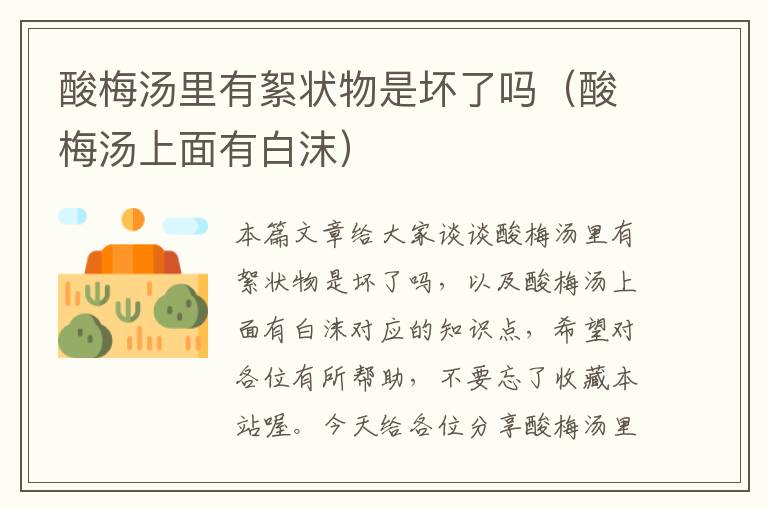 酸梅汤里有絮状物是坏了吗(酸梅汤上面有白沫)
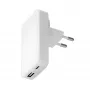Įkroviklis d bramante Pro plonas Charger USB-C 45 W + USB-A 30 W, vidinis AC, baltas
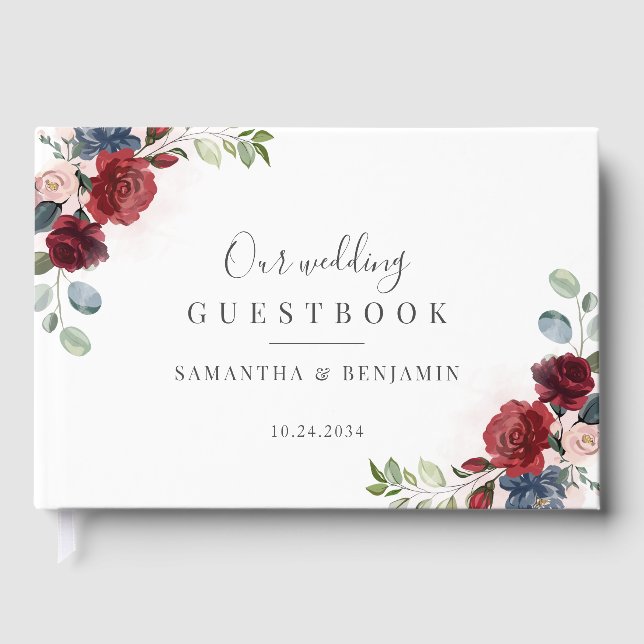 Livre D'or Mariage de automne de script Floral Aquarelle (Recto)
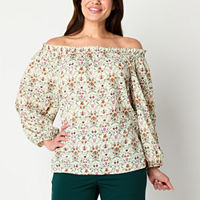 St. John's Bay Womens Long Sleeve Blouse, Petite Large, Multiple Colors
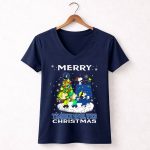 Merry Minnesota Timberwolves Christmas Snoopy And Friends Caroling 5 Womens V Neck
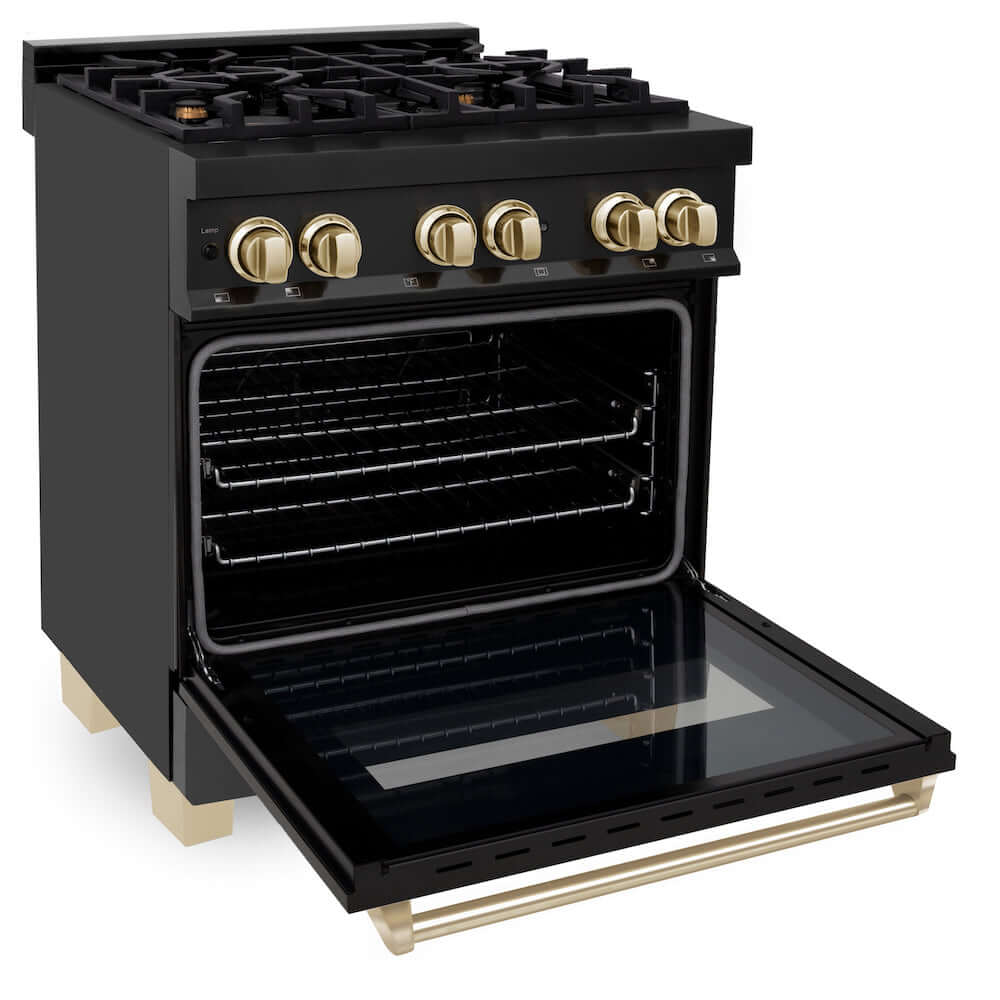 ZLINE Autograph Edition 30 in. 4.0 cu. ft. Dual Fuel Range with Gas Stove and Electric Oven in Black Stainless Steel with Polished Gold Accents (RABZ-30-G) side, oven open.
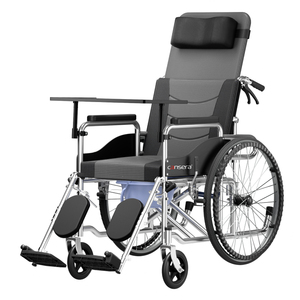 低価格フルリクライニング手動車椅子、取り外し可能なシートクッション、ベッドパンとブレーキ付きソリッドタイヤ、障害者用トレイ - Product Image 2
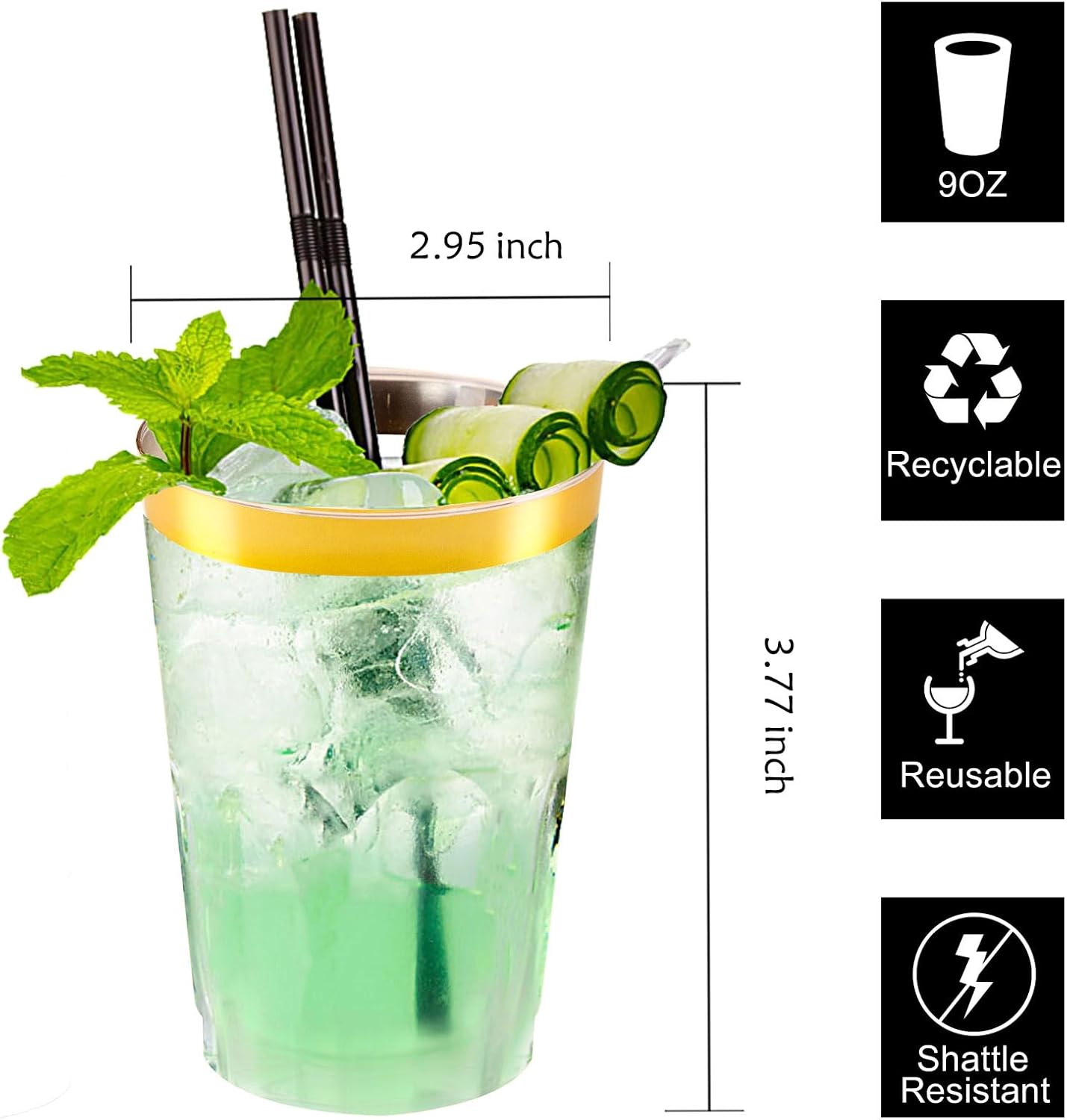 I00000 200 Pack Gold Plastic Cups, 10 oz Clear Plastic Cups Gold Rimmed Disposable Wine Glasses Fancy Disposable Party Cups Wedding Cups Drinking Tumblers Plastic Cocktail Glasses with Gold Rim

- - - -

* _EXERCISE DIRECTIONS_
Transcribe all of the records above word for word, leaving out the pictures and keeping only their text.

* _TASK RESPONSE_
 酸梅汤里有絮状物是坏了吗(酸梅汤上面有白沫)
Įkroviklis d bramante Pro plonas Charger USB-C 45 W + USB-A 30 W, vidinis AC, baltas
 Livre D'or Mariage de automne de script Floral Aquarelle (Recto)
 St. John's Bay Womens Long Sleeve Blouse, Petite Large, Multiple Colors
 Merry Minnesota Timberwolves Christmas Snoopy And Friends Caroling 5 Womens V Neck
 ZLINE Autograph Edition 30 in. 4.0 cu. ft. Dual Fuel Range with Gas Stove and Electric Oven in Black Stainless Steel with Polished Gold Accents (RABZ-30-G) side, oven open.
 低価格フルリクライニング手動車椅子、取り外し可能なシートクッション、ベッドパンとブレーキ付きソリッドタイヤ、障害者用トレイ - Product Image 2
 I00000 200 Pack Gold Plastic Cups, 10 oz Clear Plastic Cups Gold Rimmed Disposable Wine Glasses Fancy Disposable Party Cups Wedding Cups Drinking Tumblers Plastic Cocktail Glasses with Gold Rim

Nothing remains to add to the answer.